Una pasión de años, con alma social y política
El barro le ha gustado a Toledo desde siempre. Ya traía en la mente y las manos el interés por la cerámica a fines de los años setenta y principios de los ochenta. En Nueva York había trabajado en la Baldwin Pottery y en México el taller de Hugo X. Velázquez (en Tacubaya primero, y Cuernavaca después) ocupaba su tiempo de experimentación. Sin embargo, han sido contadas las veces que lo ha mostrado ampliamente. En 1971 lo expuso en la Galería Juan Martín; en 1983 se presentó en la Galería de Arte Mexicano una muestra muy festejada por Rufino Tamayo, y no fue sino hasta 2006 que el Palacio del ex Arzobispado recibió un conjunto con carácter ornamental.

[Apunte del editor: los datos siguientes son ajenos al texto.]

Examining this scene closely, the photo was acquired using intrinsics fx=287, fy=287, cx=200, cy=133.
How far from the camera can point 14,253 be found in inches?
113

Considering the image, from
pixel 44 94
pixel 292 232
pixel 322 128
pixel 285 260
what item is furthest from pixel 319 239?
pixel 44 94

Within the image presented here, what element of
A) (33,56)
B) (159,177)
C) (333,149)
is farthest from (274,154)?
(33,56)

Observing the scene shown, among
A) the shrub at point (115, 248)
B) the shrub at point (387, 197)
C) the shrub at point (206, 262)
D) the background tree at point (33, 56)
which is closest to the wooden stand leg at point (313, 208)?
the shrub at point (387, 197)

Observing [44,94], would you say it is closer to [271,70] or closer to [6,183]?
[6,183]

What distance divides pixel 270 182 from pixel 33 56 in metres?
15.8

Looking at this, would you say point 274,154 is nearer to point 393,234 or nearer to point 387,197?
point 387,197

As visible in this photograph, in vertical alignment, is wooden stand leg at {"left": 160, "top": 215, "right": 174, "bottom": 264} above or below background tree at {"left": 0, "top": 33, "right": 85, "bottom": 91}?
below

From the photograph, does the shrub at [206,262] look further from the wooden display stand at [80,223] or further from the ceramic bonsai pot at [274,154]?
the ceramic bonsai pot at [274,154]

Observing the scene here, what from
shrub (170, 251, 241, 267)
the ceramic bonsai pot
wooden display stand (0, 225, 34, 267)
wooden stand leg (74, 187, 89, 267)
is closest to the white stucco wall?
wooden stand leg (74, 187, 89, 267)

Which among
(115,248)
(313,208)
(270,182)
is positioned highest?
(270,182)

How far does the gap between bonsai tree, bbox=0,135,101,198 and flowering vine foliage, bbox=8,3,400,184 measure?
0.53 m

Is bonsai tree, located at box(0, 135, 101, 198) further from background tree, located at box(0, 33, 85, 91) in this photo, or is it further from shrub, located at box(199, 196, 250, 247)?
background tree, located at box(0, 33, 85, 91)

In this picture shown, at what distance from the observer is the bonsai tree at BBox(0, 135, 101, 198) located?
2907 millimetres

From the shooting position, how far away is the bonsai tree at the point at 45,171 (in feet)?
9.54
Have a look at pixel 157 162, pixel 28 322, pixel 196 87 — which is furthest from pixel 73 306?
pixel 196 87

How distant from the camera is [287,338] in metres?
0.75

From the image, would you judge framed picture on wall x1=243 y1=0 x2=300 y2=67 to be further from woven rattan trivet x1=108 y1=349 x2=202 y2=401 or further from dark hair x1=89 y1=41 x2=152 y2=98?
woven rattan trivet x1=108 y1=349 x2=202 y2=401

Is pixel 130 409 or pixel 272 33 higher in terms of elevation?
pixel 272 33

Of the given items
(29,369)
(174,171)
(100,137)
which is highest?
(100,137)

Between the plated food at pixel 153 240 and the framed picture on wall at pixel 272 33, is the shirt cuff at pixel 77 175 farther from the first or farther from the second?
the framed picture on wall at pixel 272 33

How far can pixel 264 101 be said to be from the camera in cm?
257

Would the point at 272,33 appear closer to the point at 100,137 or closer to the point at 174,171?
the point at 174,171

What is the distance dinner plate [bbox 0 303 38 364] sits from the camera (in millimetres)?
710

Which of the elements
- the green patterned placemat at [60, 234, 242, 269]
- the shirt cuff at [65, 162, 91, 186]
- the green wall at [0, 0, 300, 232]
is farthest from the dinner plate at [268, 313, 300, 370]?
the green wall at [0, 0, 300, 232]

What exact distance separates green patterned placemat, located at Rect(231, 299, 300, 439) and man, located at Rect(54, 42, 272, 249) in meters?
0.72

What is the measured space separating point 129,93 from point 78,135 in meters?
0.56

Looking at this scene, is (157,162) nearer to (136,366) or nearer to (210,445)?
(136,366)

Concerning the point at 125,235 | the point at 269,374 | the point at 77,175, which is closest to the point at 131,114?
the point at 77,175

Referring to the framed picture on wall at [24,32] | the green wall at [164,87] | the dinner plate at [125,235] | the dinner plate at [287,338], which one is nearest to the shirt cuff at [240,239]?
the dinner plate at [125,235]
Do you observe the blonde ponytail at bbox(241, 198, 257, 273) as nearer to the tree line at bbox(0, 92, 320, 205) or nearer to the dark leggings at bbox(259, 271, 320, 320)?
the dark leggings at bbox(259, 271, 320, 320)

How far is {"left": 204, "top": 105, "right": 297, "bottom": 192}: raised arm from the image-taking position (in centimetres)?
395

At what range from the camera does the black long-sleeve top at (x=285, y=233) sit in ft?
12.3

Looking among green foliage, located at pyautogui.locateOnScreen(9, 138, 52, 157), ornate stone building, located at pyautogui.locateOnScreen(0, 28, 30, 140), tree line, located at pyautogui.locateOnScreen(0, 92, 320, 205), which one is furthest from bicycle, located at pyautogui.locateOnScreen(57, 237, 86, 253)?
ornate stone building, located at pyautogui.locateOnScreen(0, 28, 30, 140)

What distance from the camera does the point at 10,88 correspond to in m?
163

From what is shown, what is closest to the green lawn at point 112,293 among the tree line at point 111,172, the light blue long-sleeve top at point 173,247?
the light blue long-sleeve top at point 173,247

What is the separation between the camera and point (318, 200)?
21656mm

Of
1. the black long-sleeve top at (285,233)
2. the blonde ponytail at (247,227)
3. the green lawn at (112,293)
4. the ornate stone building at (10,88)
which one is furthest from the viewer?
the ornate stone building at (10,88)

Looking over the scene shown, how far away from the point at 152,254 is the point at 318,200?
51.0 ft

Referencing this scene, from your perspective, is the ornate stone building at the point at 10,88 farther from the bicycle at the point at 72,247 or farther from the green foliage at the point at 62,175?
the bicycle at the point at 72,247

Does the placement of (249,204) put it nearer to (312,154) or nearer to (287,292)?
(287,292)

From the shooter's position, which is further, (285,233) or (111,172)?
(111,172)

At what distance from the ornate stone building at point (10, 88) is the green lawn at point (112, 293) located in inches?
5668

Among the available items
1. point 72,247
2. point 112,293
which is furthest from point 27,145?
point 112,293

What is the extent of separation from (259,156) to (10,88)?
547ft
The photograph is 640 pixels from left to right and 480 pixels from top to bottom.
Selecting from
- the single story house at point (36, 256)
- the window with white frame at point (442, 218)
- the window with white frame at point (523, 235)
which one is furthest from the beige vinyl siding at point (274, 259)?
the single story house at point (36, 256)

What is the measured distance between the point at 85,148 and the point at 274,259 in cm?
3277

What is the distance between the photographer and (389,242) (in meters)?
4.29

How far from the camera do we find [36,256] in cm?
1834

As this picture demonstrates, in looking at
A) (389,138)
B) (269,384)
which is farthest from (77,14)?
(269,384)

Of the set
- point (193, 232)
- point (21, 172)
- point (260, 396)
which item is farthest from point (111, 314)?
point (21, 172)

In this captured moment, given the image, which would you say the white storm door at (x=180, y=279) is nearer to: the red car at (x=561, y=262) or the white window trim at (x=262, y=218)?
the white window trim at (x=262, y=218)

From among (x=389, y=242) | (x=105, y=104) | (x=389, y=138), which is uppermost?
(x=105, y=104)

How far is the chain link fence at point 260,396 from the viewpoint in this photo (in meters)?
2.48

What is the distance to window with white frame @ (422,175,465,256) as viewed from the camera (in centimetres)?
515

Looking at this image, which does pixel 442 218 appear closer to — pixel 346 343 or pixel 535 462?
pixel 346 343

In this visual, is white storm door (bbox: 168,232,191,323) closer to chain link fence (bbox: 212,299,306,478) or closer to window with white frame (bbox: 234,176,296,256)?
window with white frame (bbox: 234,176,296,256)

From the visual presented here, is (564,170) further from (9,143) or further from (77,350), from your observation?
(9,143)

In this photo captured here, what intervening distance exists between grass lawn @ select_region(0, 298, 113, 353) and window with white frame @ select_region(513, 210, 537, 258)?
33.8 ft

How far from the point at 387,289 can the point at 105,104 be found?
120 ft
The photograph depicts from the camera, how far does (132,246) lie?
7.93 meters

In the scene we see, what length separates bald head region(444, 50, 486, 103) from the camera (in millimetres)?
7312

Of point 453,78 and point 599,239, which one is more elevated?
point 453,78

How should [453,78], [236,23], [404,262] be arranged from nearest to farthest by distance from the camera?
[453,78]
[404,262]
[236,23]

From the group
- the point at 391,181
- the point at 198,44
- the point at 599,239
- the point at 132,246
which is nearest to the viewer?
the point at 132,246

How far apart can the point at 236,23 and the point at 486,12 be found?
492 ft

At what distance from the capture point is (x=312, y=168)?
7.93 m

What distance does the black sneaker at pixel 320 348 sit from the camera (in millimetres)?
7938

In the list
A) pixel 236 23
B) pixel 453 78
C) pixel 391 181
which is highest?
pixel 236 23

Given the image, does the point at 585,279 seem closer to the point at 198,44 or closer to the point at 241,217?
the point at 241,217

Pero el alma de esta serie reciente es el de la indignación por la violencia y la muerte en este 2015, como hace 40 años, cuando Toledo estuvo cerca de la Coalición Obrera, Campesina y Estudiantil del Istmo (COCEI). Si bien no militó en la coalición, apoyó causas reivindicatorias de izquierda a través de la revista Guchachi’reza, en la que se difundía la historia coceísta y se hacían análisis sociológicos sobre ese colectivo que en 1974 se planteó en Juchitán como una opción popular frente al priísmo imperante en Oaxaca.
Llevada a su creación artística, esa inquietud política dio vida al grabado Libertad a Víctor Yodo (1978), con el que abiertamente hacía una protesta ante la desaparición del activista Víctor Pineda, dirigente juchiteco de la COCEI. El resultado de aquella incursión gráfica no fue el mejor, a decir del propio grabador: “no logró ser una obra redonda. Algo no cuajó”. Sin embargo, ése fue hasta el momento su ejemplo de “arte político más directo”… hasta la llegada de Duelo.
“Toledo no comete errores estéticos”
Gustavo Pérez es el maestro ceramista que hizo su propio recorrido de la historia toledana quemada en arcilla. “Aunque siempre que a Francisco se le llama ceramista, él lo considera inadecuado por su respeto a quienes dedican todo su tiempo al barro, es evidente que su capacidad de aplicar todo lo que sabe como artista le permite ir rápidamente a lo esencial, con resultados excelentes. En él, la cerámica del mundo prehispánico es clave. Muchas de sus piezas tienen un aire ancestral, inquietante. Podría pensarse que provienen de alguna tumba zapoteca, azteca o maya. Y a la vez no, para nada. No solo por la cocción del barro a alta temperatura, lo cual es una radical diferencia con todo lo contenido en los museos de arte prehispánico. También porque Toledo sabe establecer una distancia clara respecto a lo tradicional. Es su talento y su capacidad creativa lo que lo diferencia de tantos autores que, al abrevar del mundo prehispánico, caen en el mexicanismo barato y superficial. Otra característica es su paleta, los recursos múltiples en el tratamiento de las superficies: esgrafiados y texturas que provienen de su experiencia pictórica y de grabador que sabe adaptar al barro con intuición inequívoca. Toledo, como alguien dijo de e.e. cummings, no comete errores estéticos”, cierra Pérez sobre este relato en barro, donde quizá Toledo ha usado el fuego no solo para construir vasijas y platos sino como ritual de purificación y proceso de renacimiento que nos salve ante la violencia y muerte en México.